What the task requires
Could you copy, word for word, only the lines from the one containing "Looking at this picture, which" through the last line of the records below, both included?

Items from a dataset
--------------------------------------------------

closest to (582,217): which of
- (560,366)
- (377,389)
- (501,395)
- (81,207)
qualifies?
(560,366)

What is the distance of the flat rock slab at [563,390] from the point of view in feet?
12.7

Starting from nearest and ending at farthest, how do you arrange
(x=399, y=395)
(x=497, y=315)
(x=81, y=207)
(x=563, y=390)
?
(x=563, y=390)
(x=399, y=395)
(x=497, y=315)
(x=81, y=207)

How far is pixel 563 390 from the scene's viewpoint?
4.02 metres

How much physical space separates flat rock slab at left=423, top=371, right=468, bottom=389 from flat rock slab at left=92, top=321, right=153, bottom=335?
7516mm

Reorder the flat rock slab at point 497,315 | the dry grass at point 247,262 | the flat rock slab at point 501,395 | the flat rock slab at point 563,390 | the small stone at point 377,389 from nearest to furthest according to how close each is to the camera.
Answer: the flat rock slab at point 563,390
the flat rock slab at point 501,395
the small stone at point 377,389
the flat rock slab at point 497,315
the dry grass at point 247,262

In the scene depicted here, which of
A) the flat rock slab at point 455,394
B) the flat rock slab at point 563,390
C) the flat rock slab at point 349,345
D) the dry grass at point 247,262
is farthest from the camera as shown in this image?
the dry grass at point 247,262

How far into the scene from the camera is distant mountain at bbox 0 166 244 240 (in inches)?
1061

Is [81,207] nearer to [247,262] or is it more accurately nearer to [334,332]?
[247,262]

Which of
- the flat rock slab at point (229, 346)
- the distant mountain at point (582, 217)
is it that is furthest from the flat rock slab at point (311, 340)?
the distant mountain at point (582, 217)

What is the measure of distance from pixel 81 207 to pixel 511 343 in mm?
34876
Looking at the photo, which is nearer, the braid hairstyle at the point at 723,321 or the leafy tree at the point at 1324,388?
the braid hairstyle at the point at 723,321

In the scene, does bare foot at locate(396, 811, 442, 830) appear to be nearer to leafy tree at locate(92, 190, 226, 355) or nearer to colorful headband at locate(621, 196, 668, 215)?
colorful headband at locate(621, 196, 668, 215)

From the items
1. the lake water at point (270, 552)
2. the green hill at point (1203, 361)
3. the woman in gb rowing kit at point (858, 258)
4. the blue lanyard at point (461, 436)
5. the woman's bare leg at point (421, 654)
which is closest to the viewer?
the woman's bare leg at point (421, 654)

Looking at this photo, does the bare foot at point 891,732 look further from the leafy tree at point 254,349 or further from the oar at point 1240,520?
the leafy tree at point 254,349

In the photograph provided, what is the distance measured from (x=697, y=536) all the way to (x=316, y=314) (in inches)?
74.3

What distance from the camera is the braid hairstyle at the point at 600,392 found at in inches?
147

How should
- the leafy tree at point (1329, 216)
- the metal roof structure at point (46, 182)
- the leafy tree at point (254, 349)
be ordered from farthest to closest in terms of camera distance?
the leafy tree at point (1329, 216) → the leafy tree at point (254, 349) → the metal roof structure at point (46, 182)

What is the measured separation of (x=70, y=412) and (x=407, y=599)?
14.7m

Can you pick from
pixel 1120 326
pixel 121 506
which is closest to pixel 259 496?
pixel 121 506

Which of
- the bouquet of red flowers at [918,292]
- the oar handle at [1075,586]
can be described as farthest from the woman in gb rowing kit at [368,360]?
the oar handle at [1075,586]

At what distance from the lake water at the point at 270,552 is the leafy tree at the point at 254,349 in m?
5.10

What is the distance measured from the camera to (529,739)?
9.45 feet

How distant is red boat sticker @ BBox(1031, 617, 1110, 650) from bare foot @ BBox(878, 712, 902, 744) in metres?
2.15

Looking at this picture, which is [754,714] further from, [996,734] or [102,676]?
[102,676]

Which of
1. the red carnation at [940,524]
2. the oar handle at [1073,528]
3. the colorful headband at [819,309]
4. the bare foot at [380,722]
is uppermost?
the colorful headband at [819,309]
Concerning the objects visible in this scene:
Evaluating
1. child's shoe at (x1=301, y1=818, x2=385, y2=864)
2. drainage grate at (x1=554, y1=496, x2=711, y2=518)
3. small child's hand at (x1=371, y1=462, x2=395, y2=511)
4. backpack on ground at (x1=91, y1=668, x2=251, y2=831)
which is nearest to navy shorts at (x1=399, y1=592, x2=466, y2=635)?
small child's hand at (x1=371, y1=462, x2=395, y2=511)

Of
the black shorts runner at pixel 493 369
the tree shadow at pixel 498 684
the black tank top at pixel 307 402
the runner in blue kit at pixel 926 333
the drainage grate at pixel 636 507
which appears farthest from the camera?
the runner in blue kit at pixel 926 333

--------------------------------------------------

The response
Looking at this picture, which is [754,714] further from, [996,734] or [102,676]?
[102,676]

Which of
1. the red carnation at [940,524]
2. the oar handle at [1073,528]
3. the colorful headband at [819,309]
4. the bare foot at [380,722]
is uppermost?
the colorful headband at [819,309]
Concerning the objects visible in this scene:
Evaluating
1. child's shoe at (x1=301, y1=818, x2=385, y2=864)
2. drainage grate at (x1=554, y1=496, x2=711, y2=518)
3. small child's hand at (x1=371, y1=462, x2=395, y2=511)
4. backpack on ground at (x1=91, y1=668, x2=251, y2=831)
which is nearest to navy shorts at (x1=399, y1=592, x2=466, y2=635)?
small child's hand at (x1=371, y1=462, x2=395, y2=511)

Of
the black shorts runner at pixel 493 369
the tree shadow at pixel 498 684
the black tank top at pixel 307 402
the runner in blue kit at pixel 926 333
the drainage grate at pixel 636 507
which appears farthest from the camera?
the runner in blue kit at pixel 926 333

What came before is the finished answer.